■ **Task requirements**:
Each entry in the material below should be reproduced exactly.
☆ ☆ ☆ ☆ ☆
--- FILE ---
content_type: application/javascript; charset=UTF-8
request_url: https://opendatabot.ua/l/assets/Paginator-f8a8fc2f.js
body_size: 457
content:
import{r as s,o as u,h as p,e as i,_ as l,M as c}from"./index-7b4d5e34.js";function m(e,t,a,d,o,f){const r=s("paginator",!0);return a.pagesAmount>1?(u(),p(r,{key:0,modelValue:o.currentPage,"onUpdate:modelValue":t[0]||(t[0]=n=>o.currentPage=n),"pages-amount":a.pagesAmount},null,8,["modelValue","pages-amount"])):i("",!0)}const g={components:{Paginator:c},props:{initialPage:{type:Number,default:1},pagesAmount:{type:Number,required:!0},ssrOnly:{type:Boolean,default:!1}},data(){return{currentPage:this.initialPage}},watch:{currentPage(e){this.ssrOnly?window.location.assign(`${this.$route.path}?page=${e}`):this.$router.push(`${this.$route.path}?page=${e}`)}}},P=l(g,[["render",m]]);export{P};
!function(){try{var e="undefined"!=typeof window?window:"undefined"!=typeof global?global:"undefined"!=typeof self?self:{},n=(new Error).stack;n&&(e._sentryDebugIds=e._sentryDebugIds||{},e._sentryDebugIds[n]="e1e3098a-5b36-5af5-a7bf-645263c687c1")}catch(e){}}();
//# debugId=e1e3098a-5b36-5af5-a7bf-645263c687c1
☆ ☆ ☆ ☆ ☆
■ **Reply**:
--- FILE ---
content_type: application/javascript; charset=UTF-8
request_url: https://opendatabot.ua/l/assets/Paginator-f8a8fc2f.js
body_size: 457
content:
import{r as s,o as u,h as p,e as i,_ as l,M as c}from"./index-7b4d5e34.js";function m(e,t,a,d,o,f){const r=s("paginator",!0);return a.pagesAmount>1?(u(),p(r,{key:0,modelValue:o.currentPage,"onUpdate:modelValue":t[0]||(t[0]=n=>o.currentPage=n),"pages-amount":a.pagesAmount},null,8,["modelValue","pages-amount"])):i("",!0)}const g={components:{Paginator:c},props:{initialPage:{type:Number,default:1},pagesAmount:{type:Number,required:!0},ssrOnly:{type:Boolean,default:!1}},data(){return{currentPage:this.initialPage}},watch:{currentPage(e){this.ssrOnly?window.location.assign(`${this.$route.path}?page=${e}`):this.$router.push(`${this.$route.path}?page=${e}`)}}},P=l(g,[["render",m]]);export{P};
!function(){try{var e="undefined"!=typeof window?window:"undefined"!=typeof global?global:"undefined"!=typeof self?self:{},n=(new Error).stack;n&&(e._sentryDebugIds=e._sentryDebugIds||{},e._sentryDebugIds[n]="e1e3098a-5b36-5af5-a7bf-645263c687c1")}catch(e){}}();
//# debugId=e1e3098a-5b36-5af5-a7bf-645263c687c1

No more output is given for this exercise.